J’éprouve quelque scrupule à lui infliger cette veille à bord de ma tire, mais elle est indispensable.
— Ce ne sera pas long, Mister Clay.
— Qu’est-ce qui ne sera pas long ?
— Quelqu’un va venir.
— Qui donc ?
— Là est la surprise.
Je dois admettre qu’il a parfaitement joué son rôle au téléphone. Beaucoup mieux que ce que j’espérais, et sais-tu pourquoi ? A cause de son épuisement. Ses « Joan, passez-moi Irving ! » avaient quelque chose de pathétique. Il les répétait comme un leitmotiv, et cette litanie l’accablait. A l’autre bout, la femme vitupérait. Je l’entendais glapir des « Qu’est-ce qui vous prend, Freddy ! Avez-vous perdu l’esprit ? » sur un ton qui dénotait un affolement croissant. Quand enfin, sur un signe de moi, il a raccroché, elle a tout de suite rappelé, mais comme il poursuivait sa requête lamentable, c’est elle qui a fini par interrompre la communication.
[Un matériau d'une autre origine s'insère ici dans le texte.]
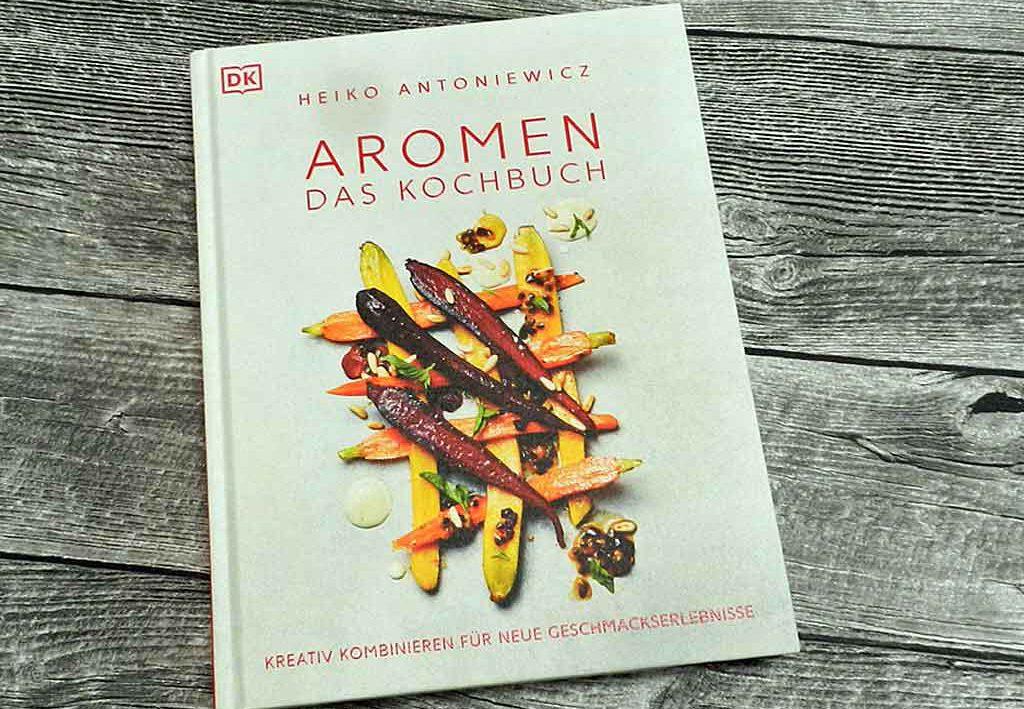 Must have: Heiko Antoniewicz -Aromen - das Kochbuch.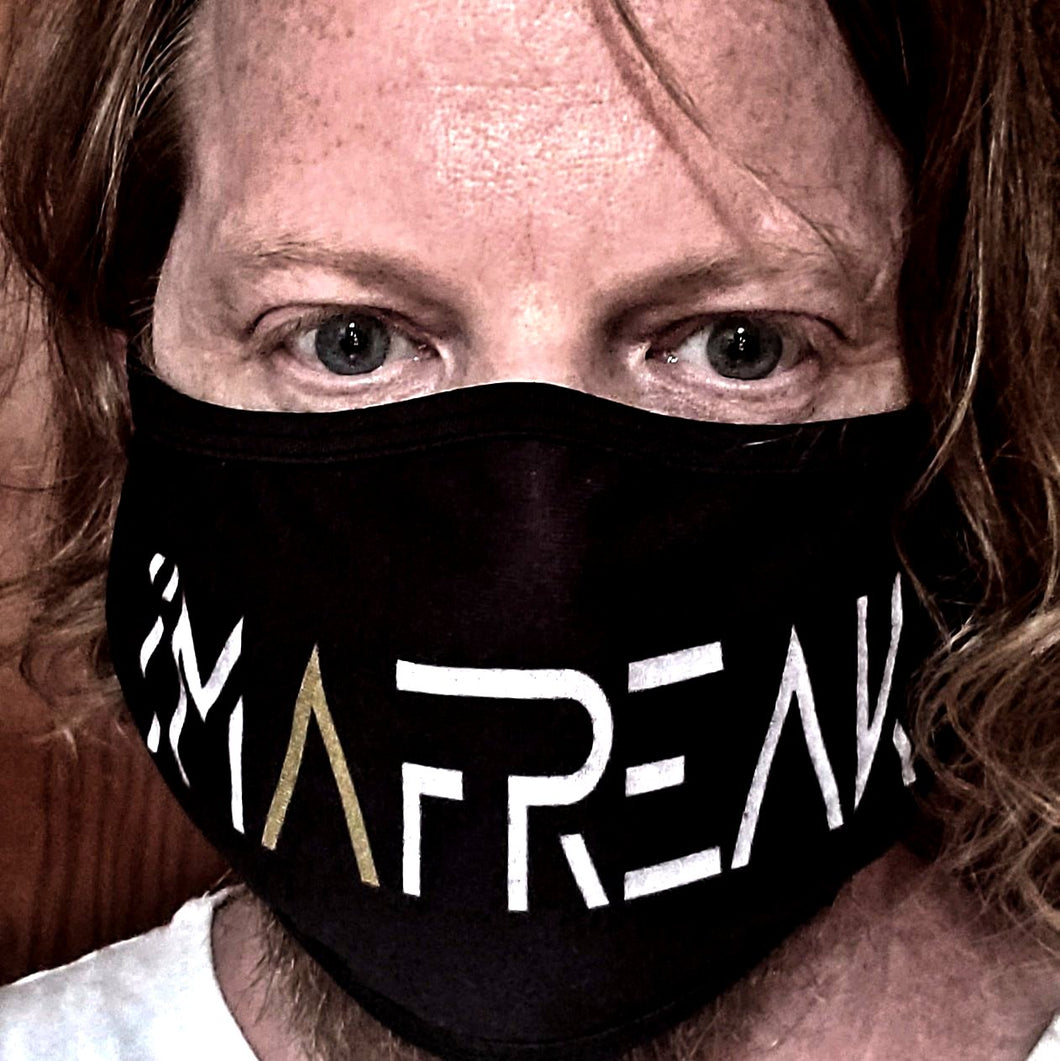 I'M A FREAK | FACE MASK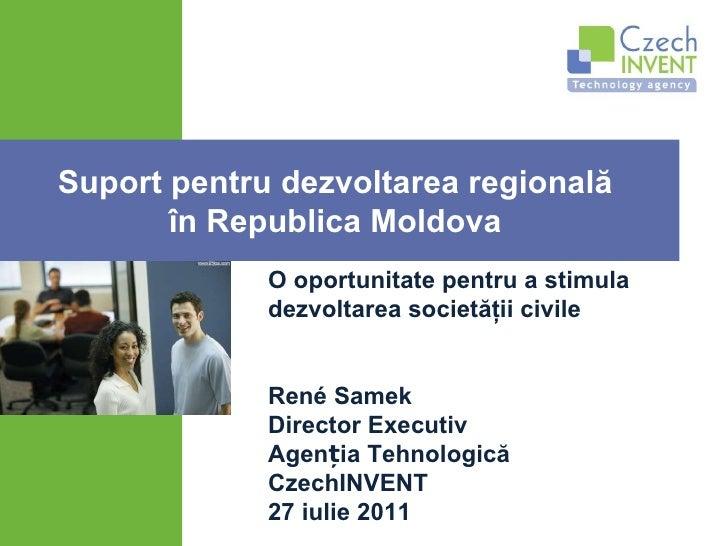 René Samek Director Executiv Agenția Tehnologică CzechINVENT 27 iulie 2011 Suport pentru dezvoltarea regională  în Republi...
Ensuite, j’ai prié Frederick Clay de me suivre jusqu’à ma guinde afin d’y attendre la suite des événements. Il m’obéissait mornement. Je sentais confusément qu’il redoutait mes entreprises tout en ayant confiance en moi. Question d’ondes qui s’entrecroisent. La plupart des gens, surtout lorsqu’ils ne sont pas trop mauvais, me trouvent sympa et m’ont à la chouette.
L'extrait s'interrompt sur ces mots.